It is possible that much of the movement in a given society is driven by specific population needs and the possibility to fulfill them within or outside from their own locality. Axochiapan is a fairly small and well connected locality to other small cities, all of them endemic for DF. It is not unrealistic to think that some of the population needs can be readily fulfilled within the same locality whereas other cannot, compelling the population to move away in a permanent or transitory fashion. If a specific population such as that with age older than 25 becomes infected and effectively play a role as spreaders, then perhaps small and peripheral localities to larger cities might have a key importance in sustaining DENV transmission across large geographic areas. The assessment of such situations requires a critical review of existing data and the generation of specific studies that may help us to recast current models and more importantly, to completely understand urban DENV transmission [26].

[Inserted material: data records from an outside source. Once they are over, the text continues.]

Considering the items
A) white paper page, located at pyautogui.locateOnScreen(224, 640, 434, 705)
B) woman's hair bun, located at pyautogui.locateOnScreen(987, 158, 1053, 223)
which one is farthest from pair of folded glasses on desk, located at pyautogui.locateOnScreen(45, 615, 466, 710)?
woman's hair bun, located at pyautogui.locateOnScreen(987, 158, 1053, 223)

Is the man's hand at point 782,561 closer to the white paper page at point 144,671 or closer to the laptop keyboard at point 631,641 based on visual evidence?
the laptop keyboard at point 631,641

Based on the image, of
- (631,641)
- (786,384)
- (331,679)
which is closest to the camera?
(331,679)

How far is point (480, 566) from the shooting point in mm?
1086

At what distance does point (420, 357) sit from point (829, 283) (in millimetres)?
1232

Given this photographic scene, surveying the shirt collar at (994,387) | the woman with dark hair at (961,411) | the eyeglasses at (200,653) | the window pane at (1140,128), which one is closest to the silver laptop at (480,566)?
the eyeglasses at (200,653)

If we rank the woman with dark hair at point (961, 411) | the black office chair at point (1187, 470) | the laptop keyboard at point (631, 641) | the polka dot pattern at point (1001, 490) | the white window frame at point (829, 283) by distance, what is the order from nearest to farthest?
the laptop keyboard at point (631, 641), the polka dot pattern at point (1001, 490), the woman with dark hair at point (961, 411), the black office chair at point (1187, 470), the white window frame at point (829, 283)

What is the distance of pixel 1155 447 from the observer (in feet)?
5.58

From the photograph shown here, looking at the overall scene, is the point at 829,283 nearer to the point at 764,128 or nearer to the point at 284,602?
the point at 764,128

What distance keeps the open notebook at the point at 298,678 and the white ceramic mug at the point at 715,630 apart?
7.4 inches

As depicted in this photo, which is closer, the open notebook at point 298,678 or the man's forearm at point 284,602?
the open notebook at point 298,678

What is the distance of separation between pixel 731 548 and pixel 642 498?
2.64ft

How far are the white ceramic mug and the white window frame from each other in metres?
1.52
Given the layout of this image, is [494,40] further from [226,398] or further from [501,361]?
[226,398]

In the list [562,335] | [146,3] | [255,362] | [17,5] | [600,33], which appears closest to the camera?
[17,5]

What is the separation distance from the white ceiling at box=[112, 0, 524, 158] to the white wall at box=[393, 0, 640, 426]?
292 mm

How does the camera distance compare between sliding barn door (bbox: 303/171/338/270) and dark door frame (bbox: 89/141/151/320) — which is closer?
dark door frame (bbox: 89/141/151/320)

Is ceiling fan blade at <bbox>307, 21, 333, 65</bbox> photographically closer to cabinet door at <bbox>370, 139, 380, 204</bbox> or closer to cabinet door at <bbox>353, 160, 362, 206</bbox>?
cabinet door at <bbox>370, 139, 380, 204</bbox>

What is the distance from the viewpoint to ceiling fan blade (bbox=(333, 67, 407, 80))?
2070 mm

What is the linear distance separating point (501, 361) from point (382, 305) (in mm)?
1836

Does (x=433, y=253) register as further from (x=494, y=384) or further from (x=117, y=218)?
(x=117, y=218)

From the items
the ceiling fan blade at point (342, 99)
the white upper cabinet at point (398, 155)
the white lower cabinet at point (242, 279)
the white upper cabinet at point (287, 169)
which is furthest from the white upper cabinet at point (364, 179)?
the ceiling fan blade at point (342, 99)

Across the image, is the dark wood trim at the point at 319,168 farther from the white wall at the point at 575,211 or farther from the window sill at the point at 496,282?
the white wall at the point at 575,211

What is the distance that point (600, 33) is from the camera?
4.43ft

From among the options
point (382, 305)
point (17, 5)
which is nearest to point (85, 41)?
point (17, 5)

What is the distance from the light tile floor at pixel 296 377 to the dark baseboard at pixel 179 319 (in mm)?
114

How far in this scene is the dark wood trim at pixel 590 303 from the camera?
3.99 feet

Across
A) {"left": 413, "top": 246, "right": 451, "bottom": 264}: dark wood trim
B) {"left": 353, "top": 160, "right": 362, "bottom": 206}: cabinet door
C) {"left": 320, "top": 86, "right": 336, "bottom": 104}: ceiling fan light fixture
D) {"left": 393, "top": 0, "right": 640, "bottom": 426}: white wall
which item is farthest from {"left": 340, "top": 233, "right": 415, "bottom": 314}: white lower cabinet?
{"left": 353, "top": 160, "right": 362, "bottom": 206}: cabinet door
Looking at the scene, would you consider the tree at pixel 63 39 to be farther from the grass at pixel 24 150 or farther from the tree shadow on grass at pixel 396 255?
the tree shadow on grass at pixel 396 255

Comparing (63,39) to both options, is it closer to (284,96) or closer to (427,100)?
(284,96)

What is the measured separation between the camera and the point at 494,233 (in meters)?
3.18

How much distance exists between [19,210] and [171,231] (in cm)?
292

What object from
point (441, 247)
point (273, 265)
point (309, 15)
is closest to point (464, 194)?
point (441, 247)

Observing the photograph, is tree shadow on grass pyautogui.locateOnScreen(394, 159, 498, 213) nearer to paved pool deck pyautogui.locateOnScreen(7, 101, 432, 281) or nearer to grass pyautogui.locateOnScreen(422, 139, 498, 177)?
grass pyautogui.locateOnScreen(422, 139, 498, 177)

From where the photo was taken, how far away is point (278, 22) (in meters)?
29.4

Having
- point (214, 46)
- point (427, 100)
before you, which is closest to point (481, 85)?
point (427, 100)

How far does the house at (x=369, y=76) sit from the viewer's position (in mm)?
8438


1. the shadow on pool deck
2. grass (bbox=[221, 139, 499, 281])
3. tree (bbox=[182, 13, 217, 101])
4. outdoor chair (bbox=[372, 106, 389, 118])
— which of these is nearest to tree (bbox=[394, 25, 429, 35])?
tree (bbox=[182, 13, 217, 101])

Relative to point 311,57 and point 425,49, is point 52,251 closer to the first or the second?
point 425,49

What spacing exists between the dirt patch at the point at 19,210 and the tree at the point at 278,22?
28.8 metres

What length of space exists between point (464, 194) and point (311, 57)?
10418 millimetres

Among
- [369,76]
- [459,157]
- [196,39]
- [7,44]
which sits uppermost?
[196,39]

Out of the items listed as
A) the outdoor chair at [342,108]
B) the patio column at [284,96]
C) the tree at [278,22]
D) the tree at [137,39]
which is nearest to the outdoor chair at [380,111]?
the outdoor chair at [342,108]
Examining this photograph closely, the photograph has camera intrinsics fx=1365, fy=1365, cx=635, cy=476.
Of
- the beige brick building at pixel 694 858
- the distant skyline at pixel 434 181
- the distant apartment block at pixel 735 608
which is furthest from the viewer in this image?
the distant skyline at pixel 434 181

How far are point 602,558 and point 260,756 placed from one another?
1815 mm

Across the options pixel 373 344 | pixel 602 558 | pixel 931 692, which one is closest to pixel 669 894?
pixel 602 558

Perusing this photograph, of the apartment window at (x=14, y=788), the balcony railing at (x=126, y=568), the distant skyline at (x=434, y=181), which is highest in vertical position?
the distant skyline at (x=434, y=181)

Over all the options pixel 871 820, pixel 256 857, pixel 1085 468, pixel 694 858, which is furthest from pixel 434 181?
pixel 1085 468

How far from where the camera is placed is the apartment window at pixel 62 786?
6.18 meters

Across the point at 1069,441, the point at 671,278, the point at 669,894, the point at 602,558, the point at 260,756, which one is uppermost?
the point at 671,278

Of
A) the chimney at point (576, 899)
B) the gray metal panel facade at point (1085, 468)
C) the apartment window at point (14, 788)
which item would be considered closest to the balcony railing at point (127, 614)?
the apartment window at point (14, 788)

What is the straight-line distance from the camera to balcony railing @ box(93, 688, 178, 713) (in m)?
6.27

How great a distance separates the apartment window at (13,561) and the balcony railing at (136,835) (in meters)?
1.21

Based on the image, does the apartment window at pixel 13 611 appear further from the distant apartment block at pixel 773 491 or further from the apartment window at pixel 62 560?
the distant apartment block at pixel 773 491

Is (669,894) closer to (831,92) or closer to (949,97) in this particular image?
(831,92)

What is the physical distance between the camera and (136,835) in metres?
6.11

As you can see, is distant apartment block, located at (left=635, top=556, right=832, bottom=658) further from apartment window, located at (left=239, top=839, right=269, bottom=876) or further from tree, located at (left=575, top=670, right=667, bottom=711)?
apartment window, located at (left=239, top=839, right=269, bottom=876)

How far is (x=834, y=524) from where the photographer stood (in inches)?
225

We have identified some weaknesses in our study. The most relevant is our small sample size which might have hindered our capability to identify clear patterns in the mobility from this Mexican community. There is a possibility that any individual belonging to either control group might have get infected during the follow up; thus making her/him eligible to become a case, therefore disqualifying him/her for being a suitable control and consequently introducing an information bias; nonetheless, we believe that, although a possibility, this was negligible due to two reasons: first, the follow-up of 15 days was very short for this event to occur, and secondly because while recovering each GPS, we asked all individuals whether they had experienced fever or any other symptom suggesting dengue infection during the follow-up. None of the participants reported any change in their health status.

Although we understand that a more robust argument to ensure the infected/uninfected status might be performing an ELISA to each control after finishing their follow-up in order to be certain about their exposure, financial constrains made impossible this procedure.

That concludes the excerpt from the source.